Those readers who have been following the metal scene for a few years are quite probably acquainted with French heavy/power act Nightmare; those who have been with us a bit longer are almost certainly aware that said band’s stretch from 2001 to 2005 saw a dead excellent trio of albums from a creative, traditionally-influenced powerhouse performing at the height of its skill; and those fossilized relics who were following the European underground in the mid-80’s may even recall the band’s pair of comparably prehistoric records from those early days. Today’s review, that of Öblivïon’s Resilience, will everywhere be compared to Nightmare’s “classic” era of the 00’s decade due to the involvement of Jo and David Amore and Steff Rabilloud. The former pair – brothers – were core members of that band, and Rabilloud had a brief stint as keyboardist (though he performs guitar with Öblivïon). The project is rounded out by a duo of experienced French metal musicians: bass virtuoso Markus Fortunato (Fortunato, M.Z.) and guitar player Florian Lagoutte (Forsaken World).
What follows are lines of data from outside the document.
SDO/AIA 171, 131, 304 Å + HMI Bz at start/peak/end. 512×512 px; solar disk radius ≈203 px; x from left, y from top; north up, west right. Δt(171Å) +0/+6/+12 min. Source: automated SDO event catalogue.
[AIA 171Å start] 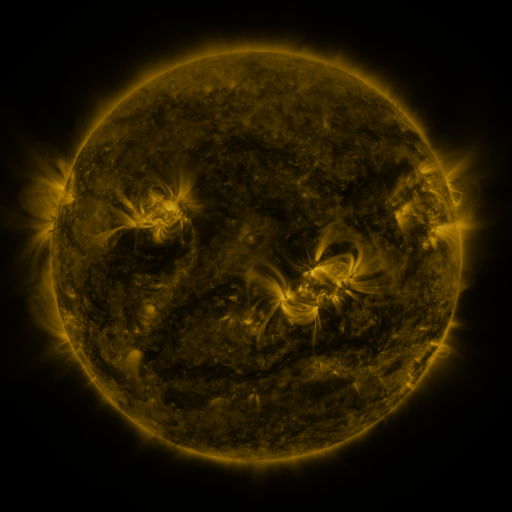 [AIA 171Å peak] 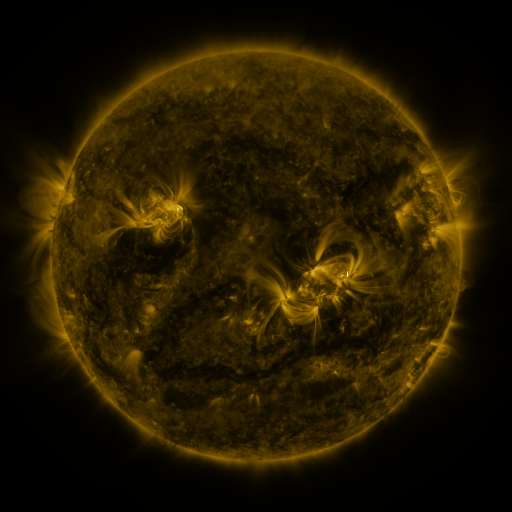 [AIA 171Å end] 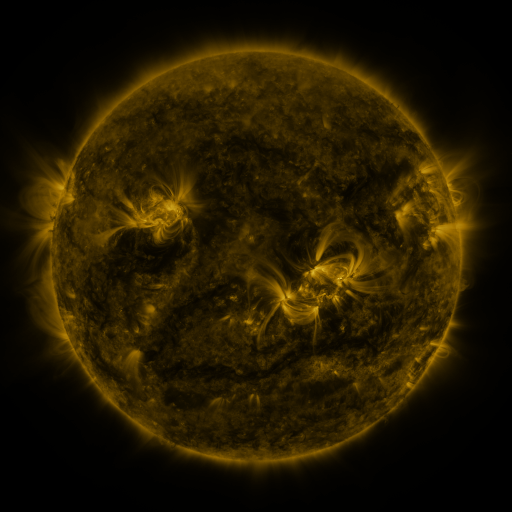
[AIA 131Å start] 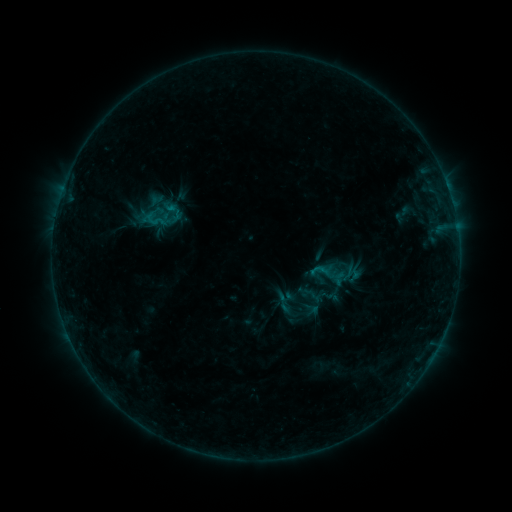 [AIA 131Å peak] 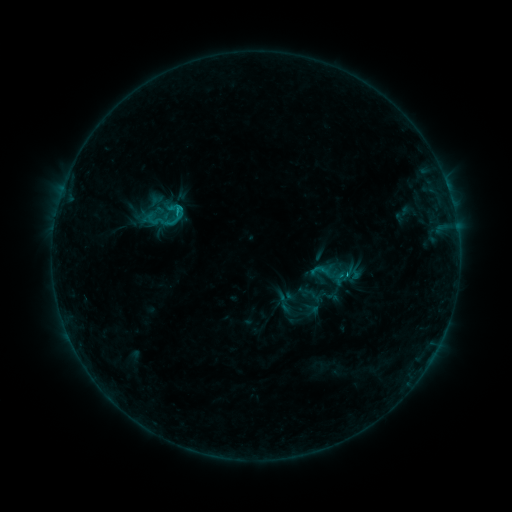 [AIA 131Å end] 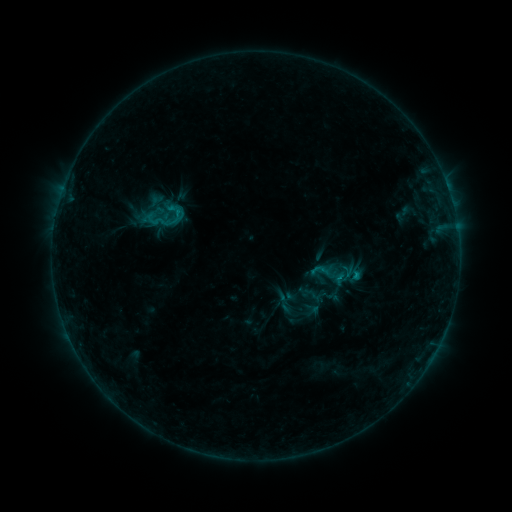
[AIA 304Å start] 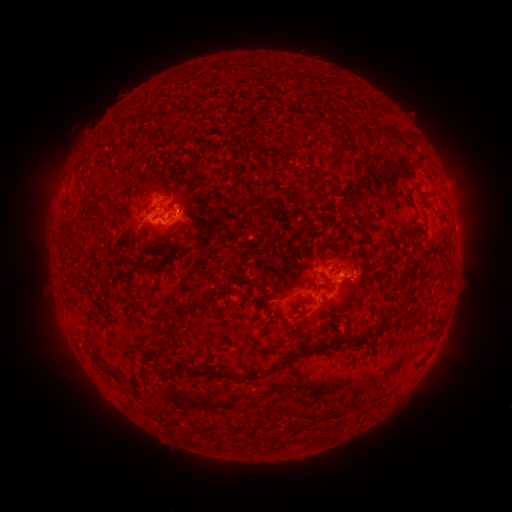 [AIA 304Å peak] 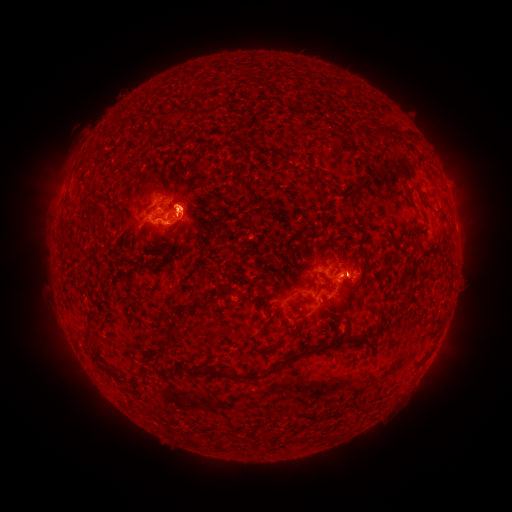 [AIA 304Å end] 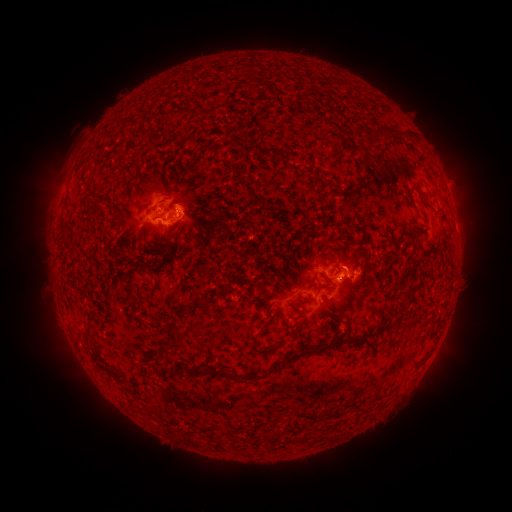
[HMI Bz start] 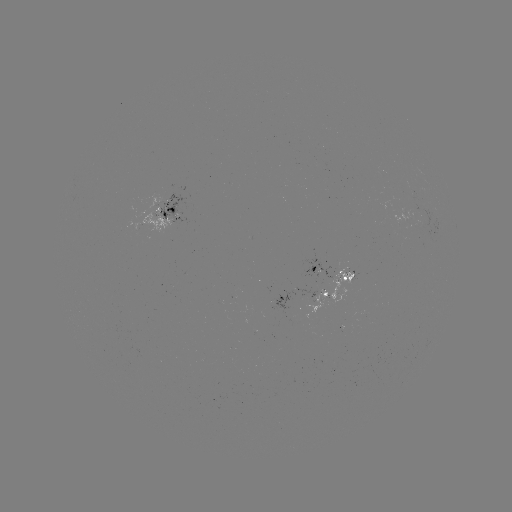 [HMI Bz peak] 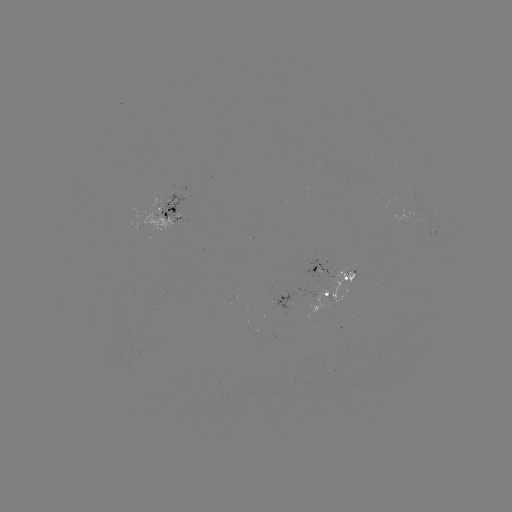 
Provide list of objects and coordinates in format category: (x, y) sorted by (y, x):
B8.4 flare: (180, 210)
The immediate concern on every Nightmare fans’ mind is, of course, “how does this compare with albums like Cosmovision and The Dominion Gate?” Well, let’s address this directly and fairly: Öblivïon is very honest about being more hard-rock and traditionally heavy metal-inspired than the Amore boys’ involvement in the erstwhile heavy/power icon. However, there’s a lot of familiar sounds happening on Resilience, and they’re not all courtesy of Jo’s glorious signature roar. The listener is scalded early with fast tracks like “Honor and Glory” and “Bells from Babylon,” both of which burn with a familiar energy and hints at a darker tonality. However, cheerful, upbeat tunes like “In the Arms of a Queen” and “The Race is On” sound almost alien coming from Amore’s throat – though not without a very special vibrancy all their own.
Jo Amore has always fallen into the small and unique vocal camp inhabited by the likes of Nils Patrik Johansson and our beloved Jørn Lande: a powerful voice with ample gravel to it, controlled with precision and able to delve into a gentle croon when necessary. Though Amore’s croon is certainly not a match for Lande’s, he has just as much energy at full throttle. Resilience sees him able to deliver some of his most striking melody lines to date (that part of the press release is true, actually), and Öblivïon is certainly more a chorus-focused effort than Nightmare was. The instrumental work does not suffer in the slightest, however, and while there’s nothing I’d declare “progressive,” the routine tempo shifts, adept bass work, frequent sequential guitar runs, and occasionally staggered rhythms make for enough technicality as to be appreciated as a true merit of the work.
As Resilience marches through to its conclusion, a trend appears. While the first four songs are readily identifiable as power metal, the segueing power ballad “I Thought I was a King” gives way to songs of a slightly different character. “Evil Spell,” while vigorous and moderately fast, turns up the neoclassicism and shifts focus toward the instrumentation, resulting in a delightfully Iron Mask-like track. “Punished by the Crowd” adopts a more simplistic, martial approach, while “Dreamers Believers” finishes the journey off with further deviation from a couple more interjecting power metal tunes. This makes for what, at a casual glance, might seem a top-heavy album. In reality, the deeper cuts on Resilience offer a variety and freshness that’s welcome after the initial sonic assault.
I’d be hard-pressed to pick a truly weak link on this album, and so I’ll stick with “I Thought I was a King” for the mere fact that I always enjoy making sport of slower, less inspired tracks. There are one or two others that are less memorable, but the vast majority of the material here ranges from good to great, and Resilience proves ultimately to be a sterling return to form for the ex-Nightmare boys and company, as well as a distinguished album in its own right. I would compare the style of Öblivïon most closely to middle-era Tad Morose, the power metal side of Iron Mask, Impellitteri, and maybe some At Vance, and recommend it to the same audiences. This one’s a welcome addition to the fold in 2018 that should appeal to a pretty wide selection of the heavy/power crowd.